Minggu, 21 Februari 2021

 

Dua Kerinduan Ganjil

 Reza A.A Wattimena  ;  Peneliti di bidang Filsafat Politik dan Kebijaksanaan Timur, Lulus doktor filsafat dari Hochschule fur Philosophie Munchen, Jerman

                                                     KOMPAS, 20 Februari 2021

 

 

                                                           

Ide tulisan ini saya peroleh, setelah bercakap-cakap dengan F. Budi Hardiman, dosen saya di STF Driyarkara dulu, di media sosial Whatsapp. Ia mengajukan tesis menarik, bahwa manusia dicengkeram oleh dua kerinduan ganjil sekarang ini. Yang pertama adalah kerinduan untuk dikuasai. Yang kedua adalah kerinduan untuk ditipu.

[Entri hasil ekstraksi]

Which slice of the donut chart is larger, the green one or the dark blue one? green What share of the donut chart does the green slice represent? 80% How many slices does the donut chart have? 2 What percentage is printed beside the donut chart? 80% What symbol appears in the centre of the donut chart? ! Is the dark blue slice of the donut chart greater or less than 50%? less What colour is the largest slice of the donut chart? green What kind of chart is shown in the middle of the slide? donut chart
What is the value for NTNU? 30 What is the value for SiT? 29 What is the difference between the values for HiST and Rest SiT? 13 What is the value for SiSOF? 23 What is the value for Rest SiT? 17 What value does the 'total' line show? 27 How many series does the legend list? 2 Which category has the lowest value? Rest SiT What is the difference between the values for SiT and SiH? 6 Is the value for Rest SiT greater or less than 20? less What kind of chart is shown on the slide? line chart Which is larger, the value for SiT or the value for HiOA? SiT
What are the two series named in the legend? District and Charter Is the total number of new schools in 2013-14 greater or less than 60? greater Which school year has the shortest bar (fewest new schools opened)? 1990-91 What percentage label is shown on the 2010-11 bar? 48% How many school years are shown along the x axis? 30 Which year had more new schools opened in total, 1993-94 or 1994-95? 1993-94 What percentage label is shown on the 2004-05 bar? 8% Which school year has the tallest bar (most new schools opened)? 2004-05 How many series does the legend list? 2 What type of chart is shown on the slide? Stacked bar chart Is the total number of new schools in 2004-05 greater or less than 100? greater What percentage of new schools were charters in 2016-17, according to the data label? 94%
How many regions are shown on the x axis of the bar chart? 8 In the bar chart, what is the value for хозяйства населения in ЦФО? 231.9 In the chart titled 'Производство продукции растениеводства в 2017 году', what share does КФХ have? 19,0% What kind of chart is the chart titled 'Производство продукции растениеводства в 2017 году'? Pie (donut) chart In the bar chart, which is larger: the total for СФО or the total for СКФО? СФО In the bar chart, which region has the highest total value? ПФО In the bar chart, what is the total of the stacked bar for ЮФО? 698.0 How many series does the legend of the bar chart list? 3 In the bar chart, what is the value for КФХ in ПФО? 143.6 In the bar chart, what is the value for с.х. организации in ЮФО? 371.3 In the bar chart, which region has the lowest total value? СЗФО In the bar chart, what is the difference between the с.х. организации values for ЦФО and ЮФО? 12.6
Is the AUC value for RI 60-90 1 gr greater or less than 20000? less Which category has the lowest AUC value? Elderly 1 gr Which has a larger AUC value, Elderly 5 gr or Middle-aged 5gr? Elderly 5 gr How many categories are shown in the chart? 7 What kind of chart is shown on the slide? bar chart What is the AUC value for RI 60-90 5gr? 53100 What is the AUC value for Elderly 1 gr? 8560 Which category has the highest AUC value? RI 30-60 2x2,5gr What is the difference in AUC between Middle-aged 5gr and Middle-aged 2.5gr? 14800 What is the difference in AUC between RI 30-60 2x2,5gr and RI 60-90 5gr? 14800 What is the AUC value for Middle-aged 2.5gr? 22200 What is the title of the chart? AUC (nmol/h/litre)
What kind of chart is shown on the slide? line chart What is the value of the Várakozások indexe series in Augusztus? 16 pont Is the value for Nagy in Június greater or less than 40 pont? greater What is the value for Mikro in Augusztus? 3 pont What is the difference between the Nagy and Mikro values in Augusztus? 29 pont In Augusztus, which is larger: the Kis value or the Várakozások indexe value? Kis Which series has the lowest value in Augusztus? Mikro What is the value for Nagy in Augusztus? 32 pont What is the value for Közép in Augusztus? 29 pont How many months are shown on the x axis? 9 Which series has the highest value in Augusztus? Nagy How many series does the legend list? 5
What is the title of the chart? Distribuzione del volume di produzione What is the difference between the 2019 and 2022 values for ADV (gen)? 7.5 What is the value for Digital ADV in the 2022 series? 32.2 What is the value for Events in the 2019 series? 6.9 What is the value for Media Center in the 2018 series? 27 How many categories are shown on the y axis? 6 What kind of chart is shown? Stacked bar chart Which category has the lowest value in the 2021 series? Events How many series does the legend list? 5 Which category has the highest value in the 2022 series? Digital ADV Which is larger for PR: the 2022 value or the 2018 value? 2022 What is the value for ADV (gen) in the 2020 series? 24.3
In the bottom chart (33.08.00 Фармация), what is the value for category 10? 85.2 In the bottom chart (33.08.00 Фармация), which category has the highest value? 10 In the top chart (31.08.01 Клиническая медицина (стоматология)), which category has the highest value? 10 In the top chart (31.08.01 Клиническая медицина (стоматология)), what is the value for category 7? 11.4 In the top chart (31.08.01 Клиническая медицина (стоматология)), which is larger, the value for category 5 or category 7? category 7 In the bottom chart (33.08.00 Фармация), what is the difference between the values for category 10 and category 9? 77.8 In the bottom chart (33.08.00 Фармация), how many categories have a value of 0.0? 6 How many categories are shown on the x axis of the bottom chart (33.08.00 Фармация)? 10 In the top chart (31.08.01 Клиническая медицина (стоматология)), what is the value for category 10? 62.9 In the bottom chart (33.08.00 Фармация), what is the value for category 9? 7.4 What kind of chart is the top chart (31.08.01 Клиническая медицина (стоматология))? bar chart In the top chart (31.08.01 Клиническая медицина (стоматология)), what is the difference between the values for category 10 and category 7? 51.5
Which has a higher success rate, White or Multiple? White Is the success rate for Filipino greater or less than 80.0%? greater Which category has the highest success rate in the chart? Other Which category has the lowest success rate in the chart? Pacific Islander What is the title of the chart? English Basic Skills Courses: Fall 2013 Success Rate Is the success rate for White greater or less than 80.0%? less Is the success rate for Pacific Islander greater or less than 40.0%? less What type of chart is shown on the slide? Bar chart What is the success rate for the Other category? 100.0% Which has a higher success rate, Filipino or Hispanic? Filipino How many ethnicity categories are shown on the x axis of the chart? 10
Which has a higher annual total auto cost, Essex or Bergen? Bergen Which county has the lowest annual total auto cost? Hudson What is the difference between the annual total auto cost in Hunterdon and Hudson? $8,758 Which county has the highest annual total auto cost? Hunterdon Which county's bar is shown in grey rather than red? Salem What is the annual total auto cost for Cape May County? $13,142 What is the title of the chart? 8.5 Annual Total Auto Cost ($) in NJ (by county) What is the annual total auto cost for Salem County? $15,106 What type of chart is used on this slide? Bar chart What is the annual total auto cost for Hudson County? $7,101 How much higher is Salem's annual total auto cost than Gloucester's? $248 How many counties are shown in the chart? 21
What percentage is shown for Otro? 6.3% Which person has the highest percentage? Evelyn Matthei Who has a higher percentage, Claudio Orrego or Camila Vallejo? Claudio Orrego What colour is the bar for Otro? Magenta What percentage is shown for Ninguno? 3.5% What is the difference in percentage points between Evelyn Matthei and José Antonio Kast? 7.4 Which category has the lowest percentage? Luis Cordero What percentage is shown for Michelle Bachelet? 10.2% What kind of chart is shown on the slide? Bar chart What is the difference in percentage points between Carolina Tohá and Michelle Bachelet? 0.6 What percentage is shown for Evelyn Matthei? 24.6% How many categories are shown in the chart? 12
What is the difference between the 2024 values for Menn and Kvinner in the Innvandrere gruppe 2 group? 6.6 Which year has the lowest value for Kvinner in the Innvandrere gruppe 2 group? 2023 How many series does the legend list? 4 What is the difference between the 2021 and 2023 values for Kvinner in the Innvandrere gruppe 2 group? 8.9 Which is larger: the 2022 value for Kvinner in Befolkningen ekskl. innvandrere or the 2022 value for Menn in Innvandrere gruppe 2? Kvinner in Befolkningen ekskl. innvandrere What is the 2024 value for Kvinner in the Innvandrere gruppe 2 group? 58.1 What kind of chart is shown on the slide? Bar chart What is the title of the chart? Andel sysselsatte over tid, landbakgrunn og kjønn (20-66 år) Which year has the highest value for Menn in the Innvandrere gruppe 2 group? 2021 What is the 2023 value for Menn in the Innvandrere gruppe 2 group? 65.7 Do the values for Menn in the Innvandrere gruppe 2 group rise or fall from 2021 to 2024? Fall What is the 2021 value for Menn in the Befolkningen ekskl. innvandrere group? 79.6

Tugas Anda - Nyatakan apakah tiap pernyataan berikut sesuai dengan teks bacaan tentang dua kerinduan ganjil, lalu jawab ya atau tidak disertai kutipan persis dari teks yang menentukan jawabannya. (a) F. Budi Hardiman pernah menjadi dosen penulis di STF Driyarkara. (b) Percakapan yang melahirkan ide tulisan itu berlangsung lewat surat elektronik. (c) Kerinduan pertama yang disebutkan adalah kerinduan untuk ditipu.

Ruang Jawaban -
(a) Ya: "F. Budi Hardiman, dosen saya di STF Driyarkara dulu".
(b) Tidak: "di media sosial Whatsapp".
(c) Tidak: "Yang pertama adalah kerinduan untuk dikuasai."